> **Text under study**
I firmly disagree with pretty much everything you have said.

There is no evidence that intellectual property in any way increases production of works, and indeed there is plenty of evidence that inhibits it. See http://dklevine.com/general/intellectual/against.htm for a comprehensive look at the subject. While I dont agree with their conclusions, the data they show is solid.


Let's take Game of Thrones, a show that I'm sure many people reading this thread watch. The final season cost $90m to make. Would this investment have been made if not for intellectual property rights that give HBO exclusive license to distribute the content? If Amazon, Google and Netflix could just take the work and distribute it for free, then would HBO have been willing to fund this?

The same goes for many things that are costly to produce, such as movies or investigative journalism. Yes, there are people who are willing to work for free, but it's nonsense to argue that "there is no evidence that intellectual property in any way increases production of works". Once upon a time, you had wealthy patrons who were the principle supporters of the arts. The system worked to some extent, but even Jeff Bezos can't afford to foot the bill for every movie made today.

EDIT: yes, game of thrones is heavily pirated, but as the article linked to below points out, the only reason this benefits HBO is that it leads to more subscriptions. In a world without copyright, Netflix could take GOT episodes the second they are created and put them up on its own platform, completely legally. I wonder how many people would pay HBO in that scenario. Right now, the benefit to subscribing to HBO is that you get to watch Game of Thrones legally, with a better viewing experience and you save the hassle of going through seedy torrent sites trying to find a high quality copy. The people who feel a moral obligation to pay for what they consume probably were already subscribers anyway.


You are entering into a much more complicated territory there. The reason things like $90m TV shows and $200m movies get made is due to history. Solving distribution, getting things from point A to point B, was the hardest and most valuable problem to solve, bar none, for a century. It built empires. It made the publishing system that we're familiar with (and growing out of) possible.

> **Requirement**
Can you carry on the forum discussion about intellectual property and copyright, picking up after its last sentence? The lines that follow come from a different source.

> **Given material**
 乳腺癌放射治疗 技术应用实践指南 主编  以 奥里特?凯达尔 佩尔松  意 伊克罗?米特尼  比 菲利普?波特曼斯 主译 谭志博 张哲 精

> **Answer space**
You see, there is a problem with publishing media that relies upon popular reception. Popular reception is perfectly random. There aren't any trends to identify, and no element of the works themselves can be tailored to increase your chances of success with it. It's been extensively studied. The only way publishers are able to fund projects ahead of time that cost so much and still turn a profit on what is essentially a coin flip is because they control distribution. When a terrible flop hits the theaters, they can pull it immediately and replace it with another attempt. When a film finds success, they can keep it in theaters for ages, minimizing their losses and maximizing their gains. The public response to each work is still random, but since they control what is available at the box office, they can still find success.

Now that distribution is so simple a clever 12 year old can do global distribution in their spare time as a hobby, and the publishers don't have control over what options the audience has any more... they are destined to fall apart. It's not the content that made $90m shows possible, and no one remembers the $90m flops. That was entirely a matter of keeping the field of options limited and exercising control over distribution channels.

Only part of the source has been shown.